2011 · Tate Taylor
Aibileen Clark is a middle-aged African-American maid who has spent her life raising white children and has recently lost her only son; Minny Jackson is an African-American maid who has often offended her employers despite her family's struggles with money and her desperate need for jobs; and Eugenia "Skeeter" Phelan is a young white woman who has recently moved back home after graduating college to find out her childhood maid has mysteriously disappeared. These three stories intertwine to explain how life in Jackson, Mississippi revolves around "the help"; yet they are always kept at a certain distance because of racial lines.
dir. Tate Taylor · 2011
Jackson, Mississippi, 1963: an aspiring white journalist persuades the Black maids of her social circle to tell her, at real risk to themselves, what their working lives are actually like. Tate Taylor's adaptation of Kathryn Stockett's bestseller became one of the defining middlebrow hits of its decade — a word-of-mouth phenomenon that ran all summer and put Viola Davis and Octavia Spencer (who won the Oscar) at the center of the American screen.

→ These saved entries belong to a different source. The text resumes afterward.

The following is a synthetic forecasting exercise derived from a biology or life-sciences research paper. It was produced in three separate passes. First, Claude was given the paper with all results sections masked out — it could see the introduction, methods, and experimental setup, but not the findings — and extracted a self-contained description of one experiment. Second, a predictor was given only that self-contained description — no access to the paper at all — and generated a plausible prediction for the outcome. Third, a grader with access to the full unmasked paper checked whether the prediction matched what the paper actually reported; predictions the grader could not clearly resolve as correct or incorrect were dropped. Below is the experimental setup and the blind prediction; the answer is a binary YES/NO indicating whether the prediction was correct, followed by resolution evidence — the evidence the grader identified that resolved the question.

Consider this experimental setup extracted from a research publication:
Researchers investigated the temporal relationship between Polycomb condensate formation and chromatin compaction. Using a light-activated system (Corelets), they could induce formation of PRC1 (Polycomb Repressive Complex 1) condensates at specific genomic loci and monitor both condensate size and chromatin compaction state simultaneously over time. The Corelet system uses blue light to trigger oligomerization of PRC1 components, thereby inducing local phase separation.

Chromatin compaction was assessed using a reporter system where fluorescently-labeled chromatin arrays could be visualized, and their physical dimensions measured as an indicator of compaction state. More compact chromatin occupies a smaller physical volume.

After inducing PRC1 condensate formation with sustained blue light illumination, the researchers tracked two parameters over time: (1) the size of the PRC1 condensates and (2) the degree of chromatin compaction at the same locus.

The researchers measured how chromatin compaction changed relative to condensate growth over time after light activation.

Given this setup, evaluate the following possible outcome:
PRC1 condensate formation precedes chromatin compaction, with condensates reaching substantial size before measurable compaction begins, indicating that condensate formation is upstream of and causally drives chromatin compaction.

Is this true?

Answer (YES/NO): NO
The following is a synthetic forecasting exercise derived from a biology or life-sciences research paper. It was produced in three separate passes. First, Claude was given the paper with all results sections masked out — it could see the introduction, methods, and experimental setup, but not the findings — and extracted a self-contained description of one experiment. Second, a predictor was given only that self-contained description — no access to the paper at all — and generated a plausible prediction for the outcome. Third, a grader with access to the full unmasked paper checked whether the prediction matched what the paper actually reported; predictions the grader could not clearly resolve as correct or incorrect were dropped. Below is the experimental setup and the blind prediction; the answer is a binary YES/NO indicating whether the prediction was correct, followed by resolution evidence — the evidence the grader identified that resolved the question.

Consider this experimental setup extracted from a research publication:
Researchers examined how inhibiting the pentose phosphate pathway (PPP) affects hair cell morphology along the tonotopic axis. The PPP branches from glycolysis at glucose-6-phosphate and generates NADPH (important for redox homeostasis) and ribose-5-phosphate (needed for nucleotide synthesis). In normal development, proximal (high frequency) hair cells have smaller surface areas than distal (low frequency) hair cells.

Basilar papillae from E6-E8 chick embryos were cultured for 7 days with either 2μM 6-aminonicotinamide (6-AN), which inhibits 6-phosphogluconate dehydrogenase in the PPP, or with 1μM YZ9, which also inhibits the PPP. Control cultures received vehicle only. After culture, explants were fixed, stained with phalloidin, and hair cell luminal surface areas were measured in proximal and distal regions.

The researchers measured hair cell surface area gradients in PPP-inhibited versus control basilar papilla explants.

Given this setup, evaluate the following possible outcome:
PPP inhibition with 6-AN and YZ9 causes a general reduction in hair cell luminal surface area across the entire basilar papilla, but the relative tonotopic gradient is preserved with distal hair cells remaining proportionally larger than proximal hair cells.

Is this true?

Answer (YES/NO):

Its standing has only grown more contested since: critics, and eventually Davis herself, questioned a civil-rights story routed through a white heroine's awakening, and the film now doubles as a case study in how Hollywood metabolizes history. What survives the argument is the acting — Davis's stillness, which turns a compromised script into something wounded and exact; Spencer's timing; Jessica Chastain, in her breakout year, as a ostracized housewife played without condescension. Taylor, a Jackson native who grew up with Stockett, shoots the period in warm, magazine-bright color, sharpening the dissonance between the surfaces and what the maids carry through them.